The militarisation of Europe’s borders has been increasing steadily since 2015. The EU has invested in fortifying its borders. Drones, thermal-vision cameras and devices that can detect a heartbeat are among the new technological tools being increasingly used by to stop migrants from crossing borders, or to push them back when they do.
Between 2005 and 2016, Frontex’s budget grew from €6.3m to €238.7m, and it now stands at €420.6m.
The EU has ear-marked €34.9bn (£30bn) in funding for border and migration management for the 2021-27 budget, while sidelining the creation of safe passages and fair asylum processes.
Between 2014 and 2017, with EU funding, Croatia bought 13 thermal-imaging devices for €117,338 that can detect people more than a mile away and vehicles from two miles away. In 2019, Croatia acquired four eRIS-III long-range drones for €2.3m. They identify people up to six miles away in daylight and just under two miles in darkness, they fly at 80mph and climb to an altitude of 3,500 metres (11,400ft), while transmitting real-time data. Croatia has infrared cameras that can detect people at up to six miles away and equipment that picks up heartbeats.
Romania now has heartbeat detection devices, alongside 117 thermo-vision cameras. Last spring, it added 24 vehicles with thermo-vision capabilities to its border security force at a cost of more than €13m.
Petra Molnar, associate director of Refugee Law Lab, believes the over-emphasis on technologies can alienate and dehumanise migrants.

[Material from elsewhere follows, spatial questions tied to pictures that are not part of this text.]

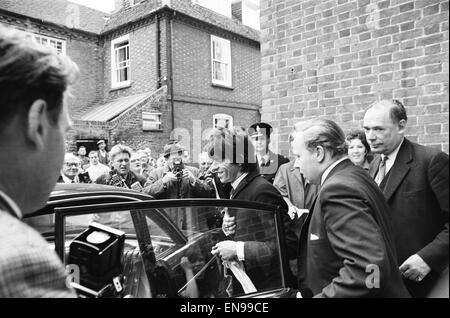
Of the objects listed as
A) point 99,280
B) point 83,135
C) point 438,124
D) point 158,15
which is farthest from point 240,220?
point 158,15

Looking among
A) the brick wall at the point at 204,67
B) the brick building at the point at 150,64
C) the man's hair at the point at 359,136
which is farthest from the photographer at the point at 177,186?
the brick wall at the point at 204,67

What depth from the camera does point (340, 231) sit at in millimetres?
1651

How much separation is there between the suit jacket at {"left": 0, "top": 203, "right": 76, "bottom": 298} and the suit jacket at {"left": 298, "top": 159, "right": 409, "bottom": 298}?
47.8 inches

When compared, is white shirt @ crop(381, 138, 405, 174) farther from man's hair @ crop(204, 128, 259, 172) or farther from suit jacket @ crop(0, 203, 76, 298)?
suit jacket @ crop(0, 203, 76, 298)

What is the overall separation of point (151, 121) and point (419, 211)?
41.7ft

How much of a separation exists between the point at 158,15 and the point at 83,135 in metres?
5.87

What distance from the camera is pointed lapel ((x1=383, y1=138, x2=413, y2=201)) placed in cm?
245

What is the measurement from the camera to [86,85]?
15.9 metres

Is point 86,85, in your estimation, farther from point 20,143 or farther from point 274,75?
point 20,143

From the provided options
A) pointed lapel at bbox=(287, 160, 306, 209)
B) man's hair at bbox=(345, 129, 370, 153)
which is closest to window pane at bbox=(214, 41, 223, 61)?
man's hair at bbox=(345, 129, 370, 153)

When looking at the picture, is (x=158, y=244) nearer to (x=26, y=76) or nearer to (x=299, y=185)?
(x=26, y=76)

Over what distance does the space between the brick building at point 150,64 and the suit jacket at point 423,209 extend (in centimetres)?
1130

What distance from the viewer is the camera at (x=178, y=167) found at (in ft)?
14.6

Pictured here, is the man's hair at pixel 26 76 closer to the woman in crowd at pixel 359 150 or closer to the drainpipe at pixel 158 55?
the woman in crowd at pixel 359 150
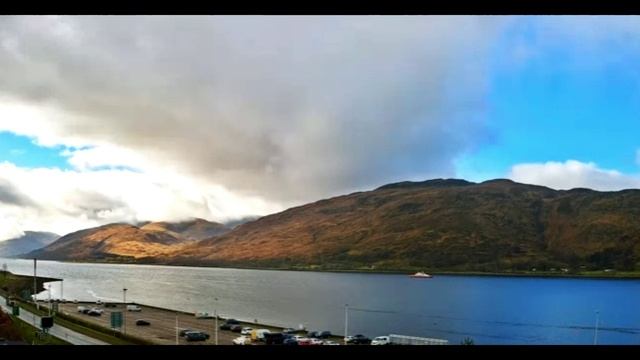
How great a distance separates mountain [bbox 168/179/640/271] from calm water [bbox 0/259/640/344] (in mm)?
857

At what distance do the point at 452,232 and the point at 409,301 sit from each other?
6691 millimetres

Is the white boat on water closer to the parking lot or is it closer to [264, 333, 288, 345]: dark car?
the parking lot

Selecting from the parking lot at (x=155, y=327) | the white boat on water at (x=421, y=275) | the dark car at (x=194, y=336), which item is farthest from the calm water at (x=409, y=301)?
the dark car at (x=194, y=336)

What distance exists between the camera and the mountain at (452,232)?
10.8 m

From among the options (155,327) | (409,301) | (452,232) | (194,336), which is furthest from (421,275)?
(194,336)

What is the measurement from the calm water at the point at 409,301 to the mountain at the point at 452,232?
86 cm

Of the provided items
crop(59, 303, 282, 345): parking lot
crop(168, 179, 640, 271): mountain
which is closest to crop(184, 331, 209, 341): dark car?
crop(59, 303, 282, 345): parking lot

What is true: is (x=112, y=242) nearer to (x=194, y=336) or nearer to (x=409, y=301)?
(x=194, y=336)

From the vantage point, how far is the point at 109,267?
581cm

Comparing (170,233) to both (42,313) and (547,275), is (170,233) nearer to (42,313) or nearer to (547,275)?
(42,313)

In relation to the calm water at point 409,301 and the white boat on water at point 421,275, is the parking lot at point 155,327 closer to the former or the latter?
the calm water at point 409,301
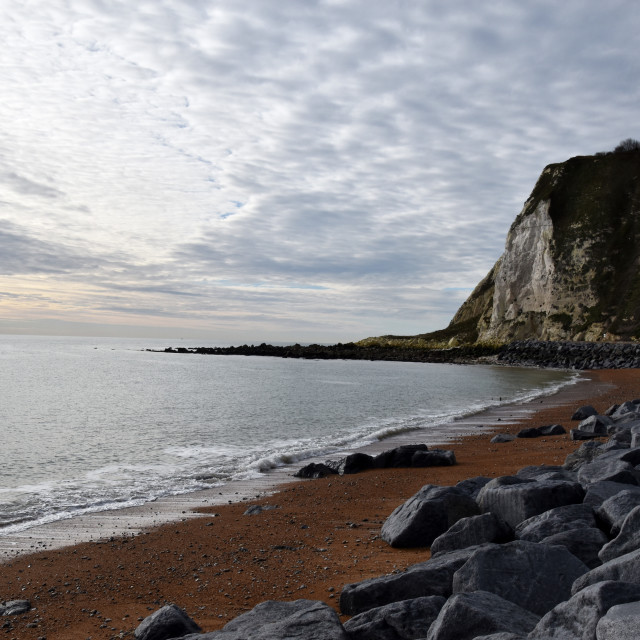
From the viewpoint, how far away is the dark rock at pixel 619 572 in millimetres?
4273

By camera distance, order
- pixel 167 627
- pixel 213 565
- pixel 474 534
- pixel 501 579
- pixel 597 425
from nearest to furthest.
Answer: pixel 501 579
pixel 167 627
pixel 474 534
pixel 213 565
pixel 597 425

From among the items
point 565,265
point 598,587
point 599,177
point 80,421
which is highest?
point 599,177

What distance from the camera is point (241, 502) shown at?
1173cm

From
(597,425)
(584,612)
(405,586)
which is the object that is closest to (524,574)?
(405,586)

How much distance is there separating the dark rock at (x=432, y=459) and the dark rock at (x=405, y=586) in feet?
29.0

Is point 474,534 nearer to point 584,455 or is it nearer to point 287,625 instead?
point 287,625

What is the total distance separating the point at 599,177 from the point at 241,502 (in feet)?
322

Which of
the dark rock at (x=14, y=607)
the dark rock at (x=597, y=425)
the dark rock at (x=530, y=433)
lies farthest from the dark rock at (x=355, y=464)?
the dark rock at (x=14, y=607)

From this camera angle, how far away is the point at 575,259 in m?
84.8

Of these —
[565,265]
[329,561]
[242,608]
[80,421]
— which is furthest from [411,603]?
[565,265]

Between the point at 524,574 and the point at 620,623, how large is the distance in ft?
6.43

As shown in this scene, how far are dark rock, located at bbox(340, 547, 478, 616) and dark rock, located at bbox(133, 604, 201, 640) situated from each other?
149cm

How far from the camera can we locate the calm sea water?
13227 mm

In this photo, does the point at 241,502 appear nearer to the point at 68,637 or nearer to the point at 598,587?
the point at 68,637
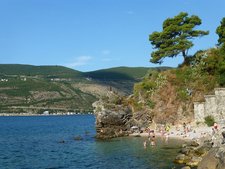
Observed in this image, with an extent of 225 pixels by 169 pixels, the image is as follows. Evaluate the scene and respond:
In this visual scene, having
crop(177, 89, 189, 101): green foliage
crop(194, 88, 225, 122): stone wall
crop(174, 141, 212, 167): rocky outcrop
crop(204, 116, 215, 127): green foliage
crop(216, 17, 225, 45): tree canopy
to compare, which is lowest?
crop(174, 141, 212, 167): rocky outcrop

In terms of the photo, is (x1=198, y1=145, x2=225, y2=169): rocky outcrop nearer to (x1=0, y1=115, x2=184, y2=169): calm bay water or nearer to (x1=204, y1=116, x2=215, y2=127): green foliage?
(x1=0, y1=115, x2=184, y2=169): calm bay water

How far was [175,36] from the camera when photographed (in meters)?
81.9

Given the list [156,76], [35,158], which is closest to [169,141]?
[35,158]

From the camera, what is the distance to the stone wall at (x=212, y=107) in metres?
62.5

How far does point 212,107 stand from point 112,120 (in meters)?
18.8

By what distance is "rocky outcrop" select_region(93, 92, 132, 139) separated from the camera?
72.1 metres

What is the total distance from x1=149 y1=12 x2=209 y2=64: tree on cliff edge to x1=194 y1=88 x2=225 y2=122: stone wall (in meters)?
16.2

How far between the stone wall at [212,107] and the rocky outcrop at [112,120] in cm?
1382

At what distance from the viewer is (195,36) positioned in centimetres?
8069

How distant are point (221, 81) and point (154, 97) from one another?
14.4 m

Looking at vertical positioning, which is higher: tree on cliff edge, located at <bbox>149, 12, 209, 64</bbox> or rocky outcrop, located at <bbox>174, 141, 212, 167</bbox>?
tree on cliff edge, located at <bbox>149, 12, 209, 64</bbox>

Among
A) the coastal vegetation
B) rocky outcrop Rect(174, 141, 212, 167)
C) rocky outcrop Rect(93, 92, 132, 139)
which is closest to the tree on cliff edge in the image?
the coastal vegetation

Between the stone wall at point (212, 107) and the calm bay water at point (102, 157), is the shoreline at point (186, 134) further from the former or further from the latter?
the calm bay water at point (102, 157)

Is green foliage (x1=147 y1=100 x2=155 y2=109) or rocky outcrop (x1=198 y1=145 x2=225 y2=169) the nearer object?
rocky outcrop (x1=198 y1=145 x2=225 y2=169)
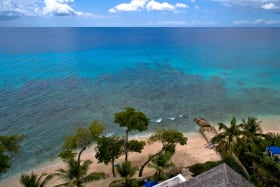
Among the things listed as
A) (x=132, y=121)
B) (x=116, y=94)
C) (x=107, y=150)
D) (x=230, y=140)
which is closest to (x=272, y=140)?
(x=230, y=140)

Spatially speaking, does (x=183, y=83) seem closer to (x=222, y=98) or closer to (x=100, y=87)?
(x=222, y=98)

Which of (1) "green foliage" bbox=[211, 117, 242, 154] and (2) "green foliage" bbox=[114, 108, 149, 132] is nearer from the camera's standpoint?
(2) "green foliage" bbox=[114, 108, 149, 132]

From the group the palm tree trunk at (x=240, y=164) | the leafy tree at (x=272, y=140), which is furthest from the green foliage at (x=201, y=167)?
the leafy tree at (x=272, y=140)

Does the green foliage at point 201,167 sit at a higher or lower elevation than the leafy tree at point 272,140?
lower

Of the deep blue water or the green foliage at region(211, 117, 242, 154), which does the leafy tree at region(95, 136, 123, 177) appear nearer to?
the green foliage at region(211, 117, 242, 154)

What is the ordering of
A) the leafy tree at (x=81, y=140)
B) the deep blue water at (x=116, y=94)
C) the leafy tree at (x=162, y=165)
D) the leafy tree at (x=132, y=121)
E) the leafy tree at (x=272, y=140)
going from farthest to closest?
the deep blue water at (x=116, y=94)
the leafy tree at (x=272, y=140)
the leafy tree at (x=81, y=140)
the leafy tree at (x=132, y=121)
the leafy tree at (x=162, y=165)

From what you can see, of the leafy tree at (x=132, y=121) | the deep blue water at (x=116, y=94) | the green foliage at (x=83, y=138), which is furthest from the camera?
the deep blue water at (x=116, y=94)

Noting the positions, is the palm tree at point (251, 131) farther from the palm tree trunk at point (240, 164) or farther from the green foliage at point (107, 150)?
the green foliage at point (107, 150)

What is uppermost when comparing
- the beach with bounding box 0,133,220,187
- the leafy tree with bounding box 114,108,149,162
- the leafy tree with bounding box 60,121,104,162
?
the leafy tree with bounding box 114,108,149,162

“There’s this alluring solution to really complex problems,” she says. “It’s a lot easier to sell a bunch of drones or a lot of automated technology, instead of dealing with the drivers that force people to migrate … or making the process more humane.”

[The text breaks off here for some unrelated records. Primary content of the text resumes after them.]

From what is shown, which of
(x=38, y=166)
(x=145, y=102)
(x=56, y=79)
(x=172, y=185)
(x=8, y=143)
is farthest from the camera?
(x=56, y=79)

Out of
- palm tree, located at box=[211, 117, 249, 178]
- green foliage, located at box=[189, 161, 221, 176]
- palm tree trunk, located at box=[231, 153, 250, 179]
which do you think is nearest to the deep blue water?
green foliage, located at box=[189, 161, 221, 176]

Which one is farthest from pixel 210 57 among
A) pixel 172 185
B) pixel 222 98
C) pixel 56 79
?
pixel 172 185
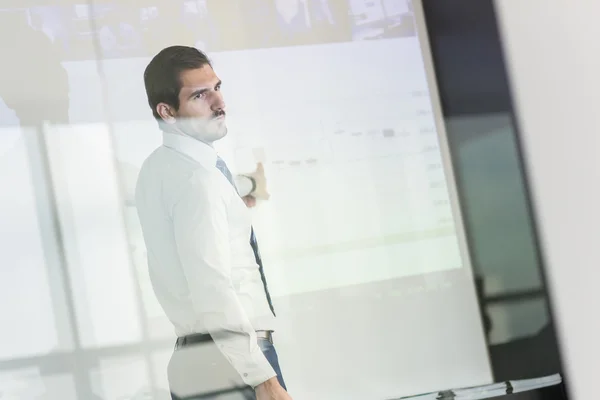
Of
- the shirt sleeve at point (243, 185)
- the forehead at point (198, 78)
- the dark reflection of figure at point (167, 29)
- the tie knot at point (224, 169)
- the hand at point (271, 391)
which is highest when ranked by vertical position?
the dark reflection of figure at point (167, 29)

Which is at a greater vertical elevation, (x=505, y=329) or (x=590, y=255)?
(x=590, y=255)

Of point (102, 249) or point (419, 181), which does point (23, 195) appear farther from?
point (419, 181)

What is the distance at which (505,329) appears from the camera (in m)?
1.20

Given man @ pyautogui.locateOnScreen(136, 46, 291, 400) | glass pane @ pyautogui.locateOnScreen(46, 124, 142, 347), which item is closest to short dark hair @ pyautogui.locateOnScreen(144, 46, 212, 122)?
man @ pyautogui.locateOnScreen(136, 46, 291, 400)

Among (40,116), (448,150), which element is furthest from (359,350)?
(40,116)

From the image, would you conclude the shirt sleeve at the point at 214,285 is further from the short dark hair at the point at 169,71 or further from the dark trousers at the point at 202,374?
the short dark hair at the point at 169,71

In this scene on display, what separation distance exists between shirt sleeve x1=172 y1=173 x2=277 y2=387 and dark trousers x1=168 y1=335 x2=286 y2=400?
14 mm

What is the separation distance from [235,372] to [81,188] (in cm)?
41

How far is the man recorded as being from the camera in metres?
1.04

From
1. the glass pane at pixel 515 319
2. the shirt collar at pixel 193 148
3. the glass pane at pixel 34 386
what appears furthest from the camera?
the glass pane at pixel 515 319

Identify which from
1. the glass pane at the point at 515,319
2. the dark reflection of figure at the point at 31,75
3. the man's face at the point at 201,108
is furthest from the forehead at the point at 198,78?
the glass pane at the point at 515,319

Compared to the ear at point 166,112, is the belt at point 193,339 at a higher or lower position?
lower

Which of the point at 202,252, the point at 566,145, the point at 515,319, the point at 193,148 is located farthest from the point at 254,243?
the point at 566,145

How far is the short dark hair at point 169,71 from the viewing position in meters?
1.09
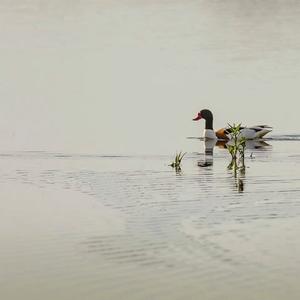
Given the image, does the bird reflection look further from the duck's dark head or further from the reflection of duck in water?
the duck's dark head

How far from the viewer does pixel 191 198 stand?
889 inches

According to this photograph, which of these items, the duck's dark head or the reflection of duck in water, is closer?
the reflection of duck in water

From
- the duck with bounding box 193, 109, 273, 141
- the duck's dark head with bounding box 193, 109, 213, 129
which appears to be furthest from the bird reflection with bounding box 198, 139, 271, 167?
the duck's dark head with bounding box 193, 109, 213, 129

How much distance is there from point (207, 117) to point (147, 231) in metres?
17.6

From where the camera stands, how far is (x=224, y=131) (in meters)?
35.5

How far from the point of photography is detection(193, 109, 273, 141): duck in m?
33.8

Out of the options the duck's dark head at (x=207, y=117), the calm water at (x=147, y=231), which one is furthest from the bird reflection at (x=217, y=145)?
the calm water at (x=147, y=231)

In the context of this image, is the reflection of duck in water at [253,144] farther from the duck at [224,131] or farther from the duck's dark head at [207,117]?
the duck's dark head at [207,117]

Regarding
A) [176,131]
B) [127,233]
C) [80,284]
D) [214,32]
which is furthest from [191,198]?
[214,32]

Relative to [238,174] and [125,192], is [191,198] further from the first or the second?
[238,174]

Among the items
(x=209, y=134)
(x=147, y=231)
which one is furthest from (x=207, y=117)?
(x=147, y=231)

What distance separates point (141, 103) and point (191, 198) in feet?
59.0

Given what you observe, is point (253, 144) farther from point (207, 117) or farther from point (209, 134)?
point (207, 117)

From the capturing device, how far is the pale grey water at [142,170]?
1658 centimetres
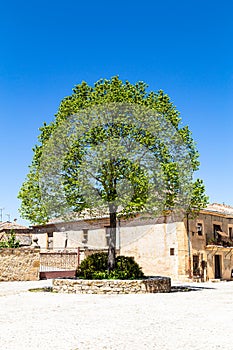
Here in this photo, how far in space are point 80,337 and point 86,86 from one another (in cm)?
1311

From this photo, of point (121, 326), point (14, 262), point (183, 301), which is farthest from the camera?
point (14, 262)

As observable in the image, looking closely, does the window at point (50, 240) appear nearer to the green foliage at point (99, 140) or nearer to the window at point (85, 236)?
the window at point (85, 236)

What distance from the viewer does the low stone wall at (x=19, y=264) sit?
22688 millimetres

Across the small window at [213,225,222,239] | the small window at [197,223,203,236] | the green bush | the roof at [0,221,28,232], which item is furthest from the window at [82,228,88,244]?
the green bush

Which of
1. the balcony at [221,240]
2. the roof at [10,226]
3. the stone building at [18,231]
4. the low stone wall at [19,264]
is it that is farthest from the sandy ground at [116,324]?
the roof at [10,226]

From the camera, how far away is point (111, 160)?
16.9m

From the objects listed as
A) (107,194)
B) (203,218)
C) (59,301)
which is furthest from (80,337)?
(203,218)

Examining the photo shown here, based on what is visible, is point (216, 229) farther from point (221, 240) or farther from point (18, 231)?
point (18, 231)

A 2021 report by Border Violence Monitoring Network (BVMN) claims that enhanced border control technologies have led to increased violence as police in the Balkans weaponise new equipment against people on the move. Technology used in pushing back migrants has “contributed to the ease with which racist and repressive procedures are carried out”, the report says. The often violent removal of migrants without giving them the opportunity to apply for asylum is illegal under EU law, which obliges authorities to process asylum requests whether or not migrants possess identification documents or entered the country legally. BVMN’s website archives hundreds of reports of violence.